Rather than play another uninspired round of the name game, I decided to kick off the year by requiring my students to show their knowledge of technology by creating something–anything–that would help us learn more about them. I envisioned students trying to one-up each other by using their mobile devices and our classroom computers to develop awesome multimedia presentations full of sound, photos, and video.
Instead, I got 20 Prezis and 115 Google Presentations.
Frustrated over what I perceived as a lack of originality or creativity, I wanted to make something that would show my students what they were capable of producing. That evening, I stayed up late to put the finishing touches on a video that I was certain would interest them, spur their creativity, and ultimately encourage them to improve their own presentations.
Strike one. Strike two. Yerrrrr out!
Let’s just say that my students appeared a bit unimpressed (truthfully, #EpicFail would be a much more accurate description of my project’s inability to inspire my students). That evening, my wife (a high school Spanish teacher a couple rooms down from me) shared that one of our mutual students said that my video, “looked like something he put together years ago.”

--- Exercise instructions ---
1/ In the teacher's account of the first-day technology assignment, why did the teacher stay up late making a video? Answer in one to three sentences.
2/ Extend the teacher's account of the first-day technology assignment, starting right after the sentence about the mutual student's remark.
The data that follows comes from a different source than the teacher's account.

--- Data provided ---

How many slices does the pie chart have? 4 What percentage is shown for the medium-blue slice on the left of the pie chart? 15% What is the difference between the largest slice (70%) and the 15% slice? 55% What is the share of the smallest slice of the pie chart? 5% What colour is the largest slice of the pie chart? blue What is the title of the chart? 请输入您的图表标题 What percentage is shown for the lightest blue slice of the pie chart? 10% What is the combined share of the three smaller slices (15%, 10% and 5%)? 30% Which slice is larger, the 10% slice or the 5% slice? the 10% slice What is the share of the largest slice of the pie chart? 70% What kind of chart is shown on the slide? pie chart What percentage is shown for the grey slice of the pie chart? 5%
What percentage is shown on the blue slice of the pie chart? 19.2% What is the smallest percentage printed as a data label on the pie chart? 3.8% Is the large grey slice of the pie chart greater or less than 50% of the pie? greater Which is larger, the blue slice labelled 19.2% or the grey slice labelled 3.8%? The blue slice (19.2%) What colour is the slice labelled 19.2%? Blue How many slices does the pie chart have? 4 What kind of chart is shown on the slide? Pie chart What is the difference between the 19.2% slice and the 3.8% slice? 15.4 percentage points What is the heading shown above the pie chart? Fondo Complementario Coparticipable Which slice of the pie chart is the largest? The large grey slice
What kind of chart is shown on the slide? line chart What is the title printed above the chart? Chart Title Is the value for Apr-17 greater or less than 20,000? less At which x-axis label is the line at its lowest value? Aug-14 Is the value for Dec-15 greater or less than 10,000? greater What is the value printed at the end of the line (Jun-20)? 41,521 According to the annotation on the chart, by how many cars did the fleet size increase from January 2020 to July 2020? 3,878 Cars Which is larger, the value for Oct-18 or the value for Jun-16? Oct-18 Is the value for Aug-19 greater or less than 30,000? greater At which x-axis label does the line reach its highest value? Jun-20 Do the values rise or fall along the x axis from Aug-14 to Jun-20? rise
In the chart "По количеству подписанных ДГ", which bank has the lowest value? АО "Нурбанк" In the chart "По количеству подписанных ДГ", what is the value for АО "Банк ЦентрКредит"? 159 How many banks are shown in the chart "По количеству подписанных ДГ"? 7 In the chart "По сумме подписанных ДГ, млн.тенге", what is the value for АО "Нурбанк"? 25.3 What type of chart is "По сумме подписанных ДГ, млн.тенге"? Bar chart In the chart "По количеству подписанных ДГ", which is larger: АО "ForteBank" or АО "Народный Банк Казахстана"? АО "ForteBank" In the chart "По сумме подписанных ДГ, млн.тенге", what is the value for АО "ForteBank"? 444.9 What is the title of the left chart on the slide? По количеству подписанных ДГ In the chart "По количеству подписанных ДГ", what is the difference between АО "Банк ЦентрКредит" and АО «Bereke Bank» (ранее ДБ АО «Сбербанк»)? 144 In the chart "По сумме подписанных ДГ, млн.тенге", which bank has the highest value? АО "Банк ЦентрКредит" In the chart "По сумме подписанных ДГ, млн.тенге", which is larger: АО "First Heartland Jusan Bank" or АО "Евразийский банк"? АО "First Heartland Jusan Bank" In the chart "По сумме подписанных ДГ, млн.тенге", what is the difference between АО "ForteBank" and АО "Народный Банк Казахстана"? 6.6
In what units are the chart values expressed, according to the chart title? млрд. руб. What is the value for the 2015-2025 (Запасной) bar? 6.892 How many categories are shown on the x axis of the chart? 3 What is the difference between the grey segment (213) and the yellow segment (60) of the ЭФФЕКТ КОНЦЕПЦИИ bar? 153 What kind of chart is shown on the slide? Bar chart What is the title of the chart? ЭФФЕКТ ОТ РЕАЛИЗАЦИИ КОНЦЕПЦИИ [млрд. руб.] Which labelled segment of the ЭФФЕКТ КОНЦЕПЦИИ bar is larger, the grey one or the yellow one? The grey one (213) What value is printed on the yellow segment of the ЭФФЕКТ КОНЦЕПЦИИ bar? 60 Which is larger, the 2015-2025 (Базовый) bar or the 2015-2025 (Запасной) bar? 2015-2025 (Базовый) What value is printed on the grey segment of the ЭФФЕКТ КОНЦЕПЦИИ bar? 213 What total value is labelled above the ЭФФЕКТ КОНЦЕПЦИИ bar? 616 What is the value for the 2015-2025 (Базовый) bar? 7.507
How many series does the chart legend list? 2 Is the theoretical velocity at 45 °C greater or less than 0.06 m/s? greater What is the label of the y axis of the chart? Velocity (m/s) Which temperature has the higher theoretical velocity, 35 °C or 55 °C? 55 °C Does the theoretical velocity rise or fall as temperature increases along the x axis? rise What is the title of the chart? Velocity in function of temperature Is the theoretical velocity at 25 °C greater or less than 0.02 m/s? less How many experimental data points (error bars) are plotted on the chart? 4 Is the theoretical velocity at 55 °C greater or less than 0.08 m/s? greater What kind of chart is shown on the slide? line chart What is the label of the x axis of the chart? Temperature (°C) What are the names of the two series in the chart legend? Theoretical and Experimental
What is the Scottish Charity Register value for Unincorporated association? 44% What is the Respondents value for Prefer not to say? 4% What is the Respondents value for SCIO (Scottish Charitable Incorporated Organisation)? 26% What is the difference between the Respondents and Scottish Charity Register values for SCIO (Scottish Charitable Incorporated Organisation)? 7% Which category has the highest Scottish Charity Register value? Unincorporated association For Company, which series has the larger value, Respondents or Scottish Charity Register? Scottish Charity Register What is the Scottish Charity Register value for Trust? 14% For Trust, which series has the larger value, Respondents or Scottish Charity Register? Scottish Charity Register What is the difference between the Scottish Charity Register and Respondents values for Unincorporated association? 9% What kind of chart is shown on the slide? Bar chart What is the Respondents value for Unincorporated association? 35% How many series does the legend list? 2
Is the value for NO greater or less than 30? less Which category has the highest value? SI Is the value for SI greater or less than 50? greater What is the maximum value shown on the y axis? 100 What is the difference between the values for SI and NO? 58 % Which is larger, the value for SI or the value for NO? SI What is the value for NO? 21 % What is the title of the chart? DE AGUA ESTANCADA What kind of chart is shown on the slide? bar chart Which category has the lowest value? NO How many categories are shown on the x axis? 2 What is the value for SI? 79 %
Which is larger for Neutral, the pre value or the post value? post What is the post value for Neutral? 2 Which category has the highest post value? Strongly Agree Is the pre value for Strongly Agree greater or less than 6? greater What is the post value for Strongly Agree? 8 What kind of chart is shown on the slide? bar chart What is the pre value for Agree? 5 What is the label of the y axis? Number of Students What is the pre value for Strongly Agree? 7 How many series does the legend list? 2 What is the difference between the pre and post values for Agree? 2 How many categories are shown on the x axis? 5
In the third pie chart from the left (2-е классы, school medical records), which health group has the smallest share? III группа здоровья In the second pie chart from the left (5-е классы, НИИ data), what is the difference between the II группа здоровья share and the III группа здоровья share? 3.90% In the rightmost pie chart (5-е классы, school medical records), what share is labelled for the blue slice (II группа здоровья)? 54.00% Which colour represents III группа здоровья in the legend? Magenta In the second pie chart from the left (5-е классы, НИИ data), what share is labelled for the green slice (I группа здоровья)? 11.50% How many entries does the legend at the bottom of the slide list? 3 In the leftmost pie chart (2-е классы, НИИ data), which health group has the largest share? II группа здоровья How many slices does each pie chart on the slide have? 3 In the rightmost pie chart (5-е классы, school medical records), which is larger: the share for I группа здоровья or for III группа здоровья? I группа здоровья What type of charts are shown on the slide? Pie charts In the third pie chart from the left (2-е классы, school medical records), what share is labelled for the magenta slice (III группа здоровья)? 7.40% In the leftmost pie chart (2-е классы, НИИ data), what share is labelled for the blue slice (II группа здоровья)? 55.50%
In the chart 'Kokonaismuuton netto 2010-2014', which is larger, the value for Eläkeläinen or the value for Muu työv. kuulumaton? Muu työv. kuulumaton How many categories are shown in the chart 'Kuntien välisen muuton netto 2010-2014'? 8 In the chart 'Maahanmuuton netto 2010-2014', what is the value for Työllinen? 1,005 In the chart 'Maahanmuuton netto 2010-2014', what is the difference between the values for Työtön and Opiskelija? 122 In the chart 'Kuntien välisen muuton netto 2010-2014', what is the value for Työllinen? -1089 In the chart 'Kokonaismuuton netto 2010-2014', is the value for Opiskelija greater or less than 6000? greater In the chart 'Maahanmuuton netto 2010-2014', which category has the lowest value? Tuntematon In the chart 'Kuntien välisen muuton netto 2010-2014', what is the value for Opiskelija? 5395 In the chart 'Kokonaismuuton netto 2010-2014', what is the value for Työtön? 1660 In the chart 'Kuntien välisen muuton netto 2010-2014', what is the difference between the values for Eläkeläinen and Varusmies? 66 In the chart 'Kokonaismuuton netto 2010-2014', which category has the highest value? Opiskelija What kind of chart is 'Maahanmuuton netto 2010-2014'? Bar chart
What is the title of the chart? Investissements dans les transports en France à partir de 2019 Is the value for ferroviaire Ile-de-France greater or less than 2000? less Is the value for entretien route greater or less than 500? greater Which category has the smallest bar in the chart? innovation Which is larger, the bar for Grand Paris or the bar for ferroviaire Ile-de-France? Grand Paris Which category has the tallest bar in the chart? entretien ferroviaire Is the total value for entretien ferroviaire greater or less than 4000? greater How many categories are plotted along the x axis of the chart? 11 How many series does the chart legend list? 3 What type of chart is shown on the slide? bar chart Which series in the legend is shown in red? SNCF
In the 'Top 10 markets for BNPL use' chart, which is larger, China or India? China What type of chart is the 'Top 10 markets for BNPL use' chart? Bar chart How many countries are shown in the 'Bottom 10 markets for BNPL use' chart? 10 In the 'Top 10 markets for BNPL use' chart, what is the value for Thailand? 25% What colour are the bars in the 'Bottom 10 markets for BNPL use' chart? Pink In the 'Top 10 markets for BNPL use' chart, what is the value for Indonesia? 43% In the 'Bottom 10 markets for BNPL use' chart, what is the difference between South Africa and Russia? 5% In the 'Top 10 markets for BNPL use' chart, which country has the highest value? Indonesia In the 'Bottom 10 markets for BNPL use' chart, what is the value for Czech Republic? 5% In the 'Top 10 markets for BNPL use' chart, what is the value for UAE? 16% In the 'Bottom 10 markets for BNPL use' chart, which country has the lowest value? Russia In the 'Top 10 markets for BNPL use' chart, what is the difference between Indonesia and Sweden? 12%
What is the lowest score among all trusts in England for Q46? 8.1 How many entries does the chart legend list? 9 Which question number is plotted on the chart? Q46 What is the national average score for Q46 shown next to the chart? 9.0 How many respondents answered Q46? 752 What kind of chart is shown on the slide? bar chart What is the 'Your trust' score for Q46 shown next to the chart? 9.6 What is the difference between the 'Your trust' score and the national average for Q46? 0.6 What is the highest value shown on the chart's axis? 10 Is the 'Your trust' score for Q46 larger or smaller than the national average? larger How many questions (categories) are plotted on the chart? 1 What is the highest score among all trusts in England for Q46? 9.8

--- Answers for the exercise ---
1/ The teacher was frustrated by what seemed a lack of originality or creativity in the students' 20 Prezis and 115 Google Presentations. The video was meant to show the students what they were capable of producing, and the teacher was certain it would interest them, spur their creativity, and encourage them to improve their own presentations.

2/
Ouch. Really? Now, I know it wasn’t epic cinema, but to imply that it looked like a poorly edited video slopped together by a novice computer user was a little hard to take.
I fought off wallowing in a deep depression over the realization that I would never become a lauded Hollywood filmmaker. Instead, I decided to reflect.
I thought about the movie “reviews” students often share with me. “The ‘graphics’ were pretty good,” they begin, almost acknowledging that elements like plot, dialogue, and character development just don’t factor into whether the movie earns their thumbs up. And then, it all started to make sense.
Students have become extremely judgmental about what they consume visually. Sure, they’ll still watch shaky YouTube videos shot vertically on someone’s cell phone, but they will be quick to point out the flaws in those videos and how they could have been so much better. The problem? They’re quick to criticize, but slow to create.
That’s where we come in.
I’m feeling pretty confident that if my students had produced videos about themselves that were similar to mine, they would have been absolutely geeked about what they had created. They would have come to class excited and ready to share. Unfortunately, a lot of teachers are not giving students enough opportunities to creatively use technology.
We’re doing our students a disservice if we’re only requiring them to put together PowerPoints and Prezis. They already know how to do this. They’re comfortable with this. We have to encourage them to create in other ways. We have to make them step out of their technology “comfort zones.”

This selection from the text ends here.